ЧТО НУЖНО СДЕЛАТЬ - Выпиши фрагмент текста об Августине и Фоме Аквинском, начав со слов «Начал спасать разум» и закончив словами «терпение, святое мужество.». Измени в нем «смоляную рубаху» на «огненную рубаху».

ТЕКСТ ДЛЯ ЧТЕНИЯ -

^^^^^^^^

Слишком мало для нас, но кое-что все же говорит об этой муке Августин, а Фома Аквинский, «немой бык», bos mutus, молчит о ней совсем, – молчит до конца, до последнего удара обухом по голове.[112]
6 декабря 1273 г., за три месяца до смерти, служа обедню в Сан Никколо, в Неаполе, Фома имел «восхищение», raptus, и, когда пришел в себя, сказал другу своему и духовнику Реджинальду: «Наступил конец моим писаниям, venit finis scripturae meae». Когда же тот умолял его и настаивал кончить, по крайней мере, «Сумму теологии», сказал: «Нет, не могу; все, что я написал, мне кажется соломой! – «И велел сжечь „Сумму“, – прибавляет легенда; но уже и того довольно, что этим страшным словом о „соломе“ сам ее „сжег“.[113]
А если бы узнал, что на Трентском соборе положат «Сумму» на алтаре, рядом с Евангелием, и кое-кто, в самой Церкви, поймет ее в том смысле, что Фома желал в ней заключить брак Церкви не со Христом, а с Аристотелем, – если бы он это узнал, то, может быть, и в самом деле сжег бы книгу свою, как солому.
Чтобы дойти до этого, надо было ему совершить тот же крестный путь мысли, какой совершил и св. Августин, и то, что св. Фома проходит этот путь молча, – еще страшнее.
И вот, эти два «мыслящих тростника», всеми бурями Духа колеблемых, – два Столпа Церкви.
Здесь, в мысли, понять подвиг святых нам очень трудно, потому что движение Духа в них – от веры – «безумия Креста» – к разуму противоположно-обратно движению того же Духа в нас, – от разума к вере. Мы и они, как бы на одном и том же кресте мысли, но по двум противоположным линиям распяты, как Иисус и Петр: если они – «вверх головой», то мы – «вниз», или наоборот.
Чтобы понять святость этого подвига мысли, хотя бы отчасти, вспомним, когда и для кого он совершен. Тотчас после падения Рима уже пробегают по всему христианскому миру первые тени той варварской ночи, где человеческий разум будет на краю гибели и где даже такие люди, как св. Франциск Ассизский, в корне усомнятся в разуме: не от диавола ли он? не надо ли, чтобы спастись, умертвить его, вместе со всею плотью мира?
Начал спасать разум св. Августин; кончил – св. Фома.
«Огненного искушения» разумом оба они «не чуждались», по слову Петра о христианских мучениках Нерона, «живых факелах»: страшную «смоляную рубаху», tunica molesta, надели оба. Первый надел Августин, может быть, и сам еще хорошенько не зная, что делает; но, чтобы, надев ее и уже почувствовав первые ожоги, не сбросить (сколько святых сбросят!), чтобы остаться в ней до конца и сгореть, – для этого нужно было, в самом деле, святое терпение, святое мужество.

^^^^^^^^

ДАННЫЕ ДЛЯ ПРОВЕРКИ -
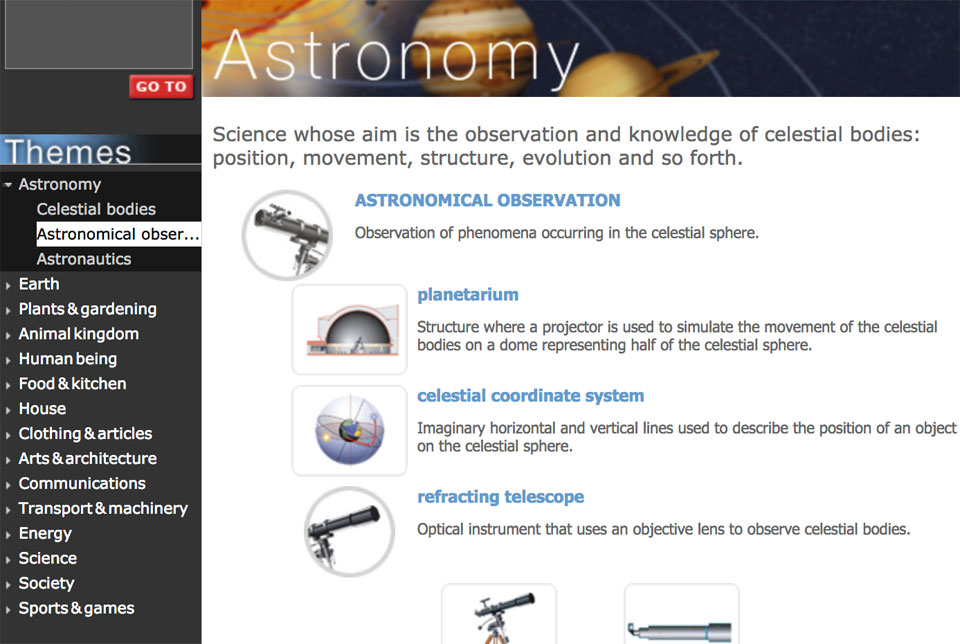 GO TO

Themes

Astronomy
Celestial bodies
Astronomical obser...
Astronautics
Earth
Plants & gardening
Animal kingdom
Human being
Food & kitchen
House
Clothing & articles
Arts & architecture
Communications
Transport & machinery
Energy
Science
Society
Sports & games

Astronomy

Science whose aim is the observation and knowledge of celestial bodies: position, movement, structure, evolution and so forth.

ASTRONOMICAL OBSERVATION
Observation of phenomena occurring in the celestial sphere.

planetarium
Structure where a projector is used to simulate the movement of the celestial bodies on a dome representing half of the celestial sphere.

celestial coordinate system
Imaginary horizontal and vertical lines used to describe the position of an object on the celestial sphere.

refracting telescope
Optical instrument that uses an objective lens to observe celestial bodies.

^^^^^^^^

ОТВЕТ -
Начал спасать разум св. Августин; кончил – св. Фома.
«Огненного искушения» разумом оба они «не чуждались», по слову Петра о христианских мучениках Нерона, «живых факелах»: страшную «огненную рубаху», tunica molesta, надели оба. Первый надел Августин, может быть, и сам еще хорошенько не зная, что делает; но, чтобы, надев ее и уже почувствовав первые ожоги, не сбросить (сколько святых сбросят!), чтобы остаться в ней до конца и сгореть, – для этого нужно было, в самом деле, святое терпение, святое мужество.